I love my slow cookers…and have finally gotten around to the project that prompted me to purchase what is arguably the cutest slow cooker ever: homemade beeswax candles. Why not enjoy the glow and delicate honey fragrance of an all-natural (and in this case, it actually means all natural, as in no unwelcome additives like artificial fragrances or colors in it) handcrafted beeswax candle during the darker months of the year?
Using my tiny slow cooker (it’s a Crock Pot® brand slow cooker, as are all of my slow cookers – and only because I’ve used them for years and find them very reliable) to make candles is a true pleasure: no fuss, no muss. Using a slow cooker water bath replaces using a stovetop double boiler, and there are no waxy bowls to clean out afterward. Sounds good, right?
Basically, I just poured the beeswax pastilles into the empty glass container – a recycled candleholder – and added a little coconut oil. The filled glass then went into the crock and boiling water was (very carefully) poured around the outside of the glass (from a glass measuring cup to ensure that none of the water splashed into the candle itself) until it came up about halfway on the candle.
The lid was then placed over the crock and the slow cooker was turned to high. Melting time!
After about an hour or so, the wax had melted completely, but the glass holder was only about 2/3 full, so I added more pastilles. A lot more pastilles. I would estimate that I added about another 1/2 cup to the already melted wax. Then, I put the lid back on and let it continue to melt.

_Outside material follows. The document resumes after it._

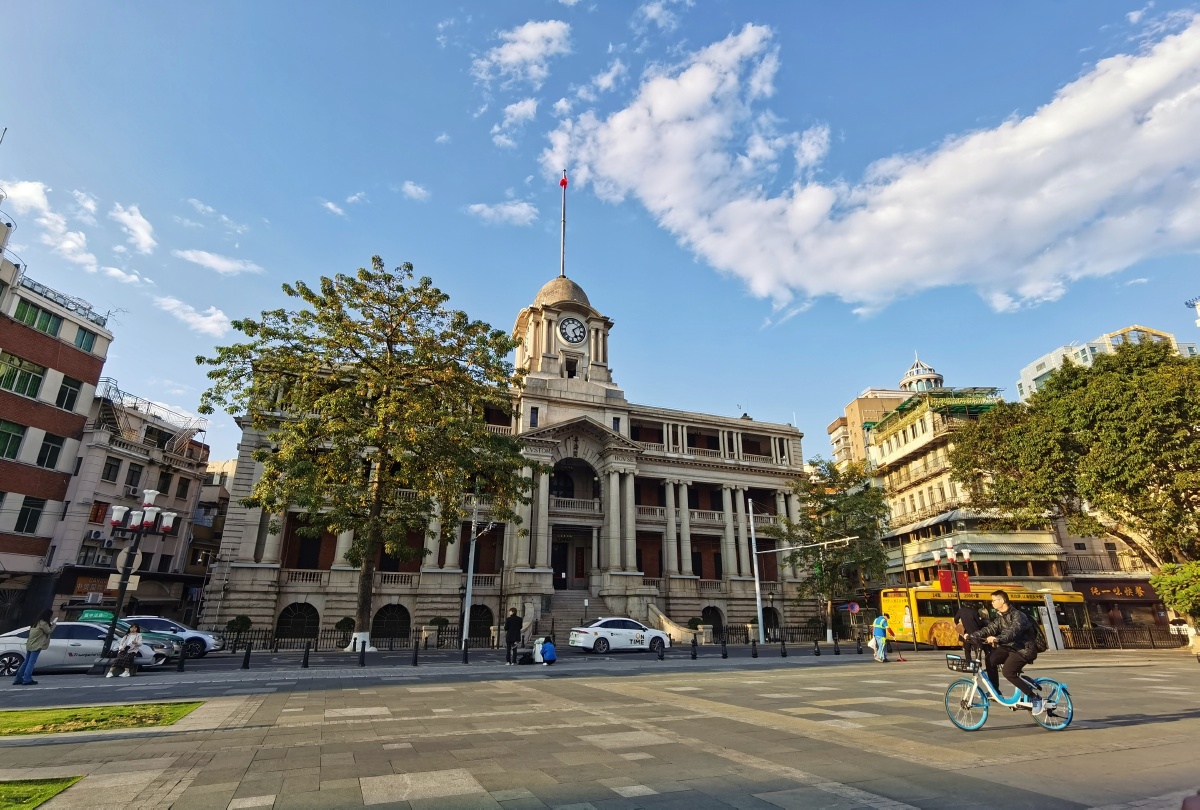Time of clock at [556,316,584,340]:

After about 45 minutes, the newly-added wax had melted completely. I stirred it to ensure that there weren’t any residual chunks of wax left, then carefully removed the jar from the crock. I wore my rubber kitchen gloves (the kind you use for dishwashing) and it provided enough protection from the very-hot glass jar. The candle “rested” for 10 minutes, then I set about the task of sinking the wick.
Placing the wick turned out to be a lot of fun (not really). I had purchased beeswax-coated hemp fiber wick, and had a pen ready to affix the wick to; unfortunately, the pen didn’t work because of how the clip was placed, so I had to go to Plan B (always have a Plan B): use a wooden chopstick and masking tape. It worked perfectly!

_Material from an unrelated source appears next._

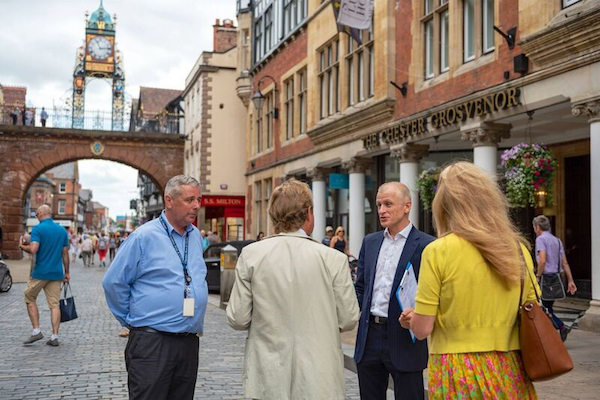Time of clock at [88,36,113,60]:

After about an hour, the candle was solid, and I trimmed the wick to 1″ above the wax.
It looked like a “real” candle…but the real test was would it burn like a real candle? It burned perfectly, and when blown out, there was very little smoke and smell from the (lead-free) wick.
Would I make candles using this method again? Definitely. While I could have added many drops of essential oil to the melted wax to create a specific scent, I enjoy the simple, clean, beeswax fragrance. Thank you, bees!